The rest of Sydney’s family did not really play that big a role in the plot. This wasn’t really an issue for me, other than I would have liked to see more into Peyton’s mind and what he was thinking, wasting his life like that!

The Chatham family were well written and I felt all the siblings shared a realistic love-hate relationship with each other. The family restaurant that the family owned was a nice touch to the novel and all that talk of pizza and fries has left me feeling very hungry!

The romance in the novel was nicely balanced out with the issues that Sydney was going through at home and the friendship that Layla and the MC shared was one that I wish everyone could experience.

One problem I did have with Saint Anything, however was the ending. It was a slight cliff-hanger and I would like to have seen what happened next. Considering this is most likely a stand-alone novel I probably won’t have the chance to see how David Ibarra reacted and this lowered the over-all rating for me.

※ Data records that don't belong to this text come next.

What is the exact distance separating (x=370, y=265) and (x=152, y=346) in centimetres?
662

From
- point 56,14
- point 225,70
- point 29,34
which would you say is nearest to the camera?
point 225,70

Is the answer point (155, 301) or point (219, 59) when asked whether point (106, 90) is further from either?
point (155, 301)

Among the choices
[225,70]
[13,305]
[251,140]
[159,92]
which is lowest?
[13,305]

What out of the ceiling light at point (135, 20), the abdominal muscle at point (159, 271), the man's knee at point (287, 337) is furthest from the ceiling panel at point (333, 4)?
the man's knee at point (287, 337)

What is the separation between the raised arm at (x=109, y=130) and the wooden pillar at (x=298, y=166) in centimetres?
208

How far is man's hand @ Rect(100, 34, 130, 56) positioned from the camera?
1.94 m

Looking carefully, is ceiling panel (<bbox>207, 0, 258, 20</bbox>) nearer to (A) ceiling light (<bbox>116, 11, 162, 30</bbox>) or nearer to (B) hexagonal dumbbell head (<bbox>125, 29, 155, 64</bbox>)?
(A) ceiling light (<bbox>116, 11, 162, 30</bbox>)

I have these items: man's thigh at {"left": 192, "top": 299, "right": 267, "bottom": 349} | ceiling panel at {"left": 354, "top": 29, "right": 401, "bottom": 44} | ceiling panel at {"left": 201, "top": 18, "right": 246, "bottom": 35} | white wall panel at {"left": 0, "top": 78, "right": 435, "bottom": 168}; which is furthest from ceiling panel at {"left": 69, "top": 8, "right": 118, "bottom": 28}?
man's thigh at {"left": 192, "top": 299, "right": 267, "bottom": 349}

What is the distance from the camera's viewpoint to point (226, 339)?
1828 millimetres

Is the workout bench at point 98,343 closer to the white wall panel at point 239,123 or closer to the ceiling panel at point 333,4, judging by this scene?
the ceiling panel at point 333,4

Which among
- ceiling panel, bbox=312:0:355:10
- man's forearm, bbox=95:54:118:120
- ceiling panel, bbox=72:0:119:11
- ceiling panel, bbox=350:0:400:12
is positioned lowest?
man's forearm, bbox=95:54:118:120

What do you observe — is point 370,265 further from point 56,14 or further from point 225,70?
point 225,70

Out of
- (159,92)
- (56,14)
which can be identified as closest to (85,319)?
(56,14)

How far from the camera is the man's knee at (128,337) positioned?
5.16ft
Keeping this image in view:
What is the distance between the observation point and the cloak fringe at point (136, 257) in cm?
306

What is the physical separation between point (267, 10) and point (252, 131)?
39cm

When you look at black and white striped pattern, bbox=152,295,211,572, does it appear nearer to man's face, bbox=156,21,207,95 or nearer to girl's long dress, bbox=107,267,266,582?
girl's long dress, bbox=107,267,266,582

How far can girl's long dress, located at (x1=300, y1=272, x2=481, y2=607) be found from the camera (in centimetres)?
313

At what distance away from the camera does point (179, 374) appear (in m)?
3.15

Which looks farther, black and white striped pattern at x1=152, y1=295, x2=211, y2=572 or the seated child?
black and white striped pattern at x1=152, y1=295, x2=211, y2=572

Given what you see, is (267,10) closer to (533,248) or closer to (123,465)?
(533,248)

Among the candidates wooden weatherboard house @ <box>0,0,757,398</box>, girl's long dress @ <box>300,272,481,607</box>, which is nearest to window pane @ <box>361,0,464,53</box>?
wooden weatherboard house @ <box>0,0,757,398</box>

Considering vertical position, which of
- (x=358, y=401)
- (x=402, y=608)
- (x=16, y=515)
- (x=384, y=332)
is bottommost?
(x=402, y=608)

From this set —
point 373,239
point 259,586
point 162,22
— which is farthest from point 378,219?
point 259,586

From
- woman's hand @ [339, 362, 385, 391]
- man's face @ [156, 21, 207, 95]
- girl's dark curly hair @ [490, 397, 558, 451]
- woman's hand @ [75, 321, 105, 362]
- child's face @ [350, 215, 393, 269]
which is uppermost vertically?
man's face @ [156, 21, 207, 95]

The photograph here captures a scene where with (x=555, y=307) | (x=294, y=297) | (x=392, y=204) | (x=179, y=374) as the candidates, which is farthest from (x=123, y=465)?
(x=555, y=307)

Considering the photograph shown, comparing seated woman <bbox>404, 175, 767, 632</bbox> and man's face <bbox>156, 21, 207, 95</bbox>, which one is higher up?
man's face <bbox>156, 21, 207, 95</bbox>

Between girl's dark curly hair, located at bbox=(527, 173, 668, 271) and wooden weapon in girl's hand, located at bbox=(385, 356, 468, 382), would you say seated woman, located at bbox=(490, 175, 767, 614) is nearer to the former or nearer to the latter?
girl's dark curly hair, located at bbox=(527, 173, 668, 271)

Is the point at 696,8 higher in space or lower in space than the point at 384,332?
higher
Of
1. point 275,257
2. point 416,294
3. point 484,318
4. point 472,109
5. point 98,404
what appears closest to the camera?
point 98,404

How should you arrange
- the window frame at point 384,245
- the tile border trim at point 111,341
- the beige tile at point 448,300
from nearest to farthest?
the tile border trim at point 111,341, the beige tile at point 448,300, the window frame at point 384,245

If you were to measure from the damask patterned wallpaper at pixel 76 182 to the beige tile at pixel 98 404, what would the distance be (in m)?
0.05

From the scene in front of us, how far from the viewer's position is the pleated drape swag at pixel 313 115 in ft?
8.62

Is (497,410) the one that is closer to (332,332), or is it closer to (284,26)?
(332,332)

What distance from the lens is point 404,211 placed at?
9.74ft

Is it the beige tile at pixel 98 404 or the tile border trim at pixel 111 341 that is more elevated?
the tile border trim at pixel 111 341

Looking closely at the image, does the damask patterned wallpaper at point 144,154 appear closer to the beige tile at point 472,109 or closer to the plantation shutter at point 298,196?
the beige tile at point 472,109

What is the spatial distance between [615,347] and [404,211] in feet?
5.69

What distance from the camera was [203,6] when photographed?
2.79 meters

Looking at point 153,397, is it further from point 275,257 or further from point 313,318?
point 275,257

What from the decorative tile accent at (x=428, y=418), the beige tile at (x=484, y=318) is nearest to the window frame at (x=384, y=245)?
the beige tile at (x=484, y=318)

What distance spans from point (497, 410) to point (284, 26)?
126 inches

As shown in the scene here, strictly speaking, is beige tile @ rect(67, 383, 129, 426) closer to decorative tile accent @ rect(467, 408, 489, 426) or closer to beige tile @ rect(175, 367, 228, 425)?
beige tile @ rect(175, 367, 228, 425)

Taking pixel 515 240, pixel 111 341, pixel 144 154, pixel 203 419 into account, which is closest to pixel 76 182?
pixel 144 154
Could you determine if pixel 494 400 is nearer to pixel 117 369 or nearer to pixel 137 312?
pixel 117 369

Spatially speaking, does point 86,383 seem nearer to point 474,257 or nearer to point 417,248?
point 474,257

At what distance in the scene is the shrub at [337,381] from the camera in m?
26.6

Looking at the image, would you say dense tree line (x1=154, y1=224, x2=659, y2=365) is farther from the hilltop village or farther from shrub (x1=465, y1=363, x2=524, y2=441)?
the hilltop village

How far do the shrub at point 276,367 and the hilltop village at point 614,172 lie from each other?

I would probably recommend this book and I will definitely be considering reading more of Sarah Dessen’s work in the future.

Rating: 3.5/5


  1. I am kind of shocked that you gave this book such a low rating for such a small reason. I personally LOVED this book and would give it 5 stars all around and recommend this book, as well as any of Sarah’s other books, to anyone. I think you may be looking at this from the wrong perspective. I totally understand being dissapointed in the cliffhanger ending, I mean I definitely would have liked too see what that conversation would have been like, but I don’t think the actual conversation was the point. Throughout the book, Sydney was plagued with guilt over what her brother did (and her parents vile reaction) and even expressed that she wished that she could have apologized to him or atleast let him know that even if no one else cared, that she did. Sydney had two run ins with David where she either ran or froze up and I think the whole point of the ending was the fact that she finally got the courage to meet with him and look him in the eye and apologize and say everything she wanted to say to him. Also, in Sarah Dessen books, I think it is safe to say that the ending is always good and also that even if in a very small way, we will get to see how things turn out for Sydney in a future book.

    Anyway cute blog.

    Liked by 1 person

    1. I guess I see where you are coming from. I like the development that Sydney experienced throughout the book. I recently read “The Moon and More” and I would give that book 4 stars. Anyway, thank you for taking the time to comment, and I will definitely be reading more of Sarah’s books.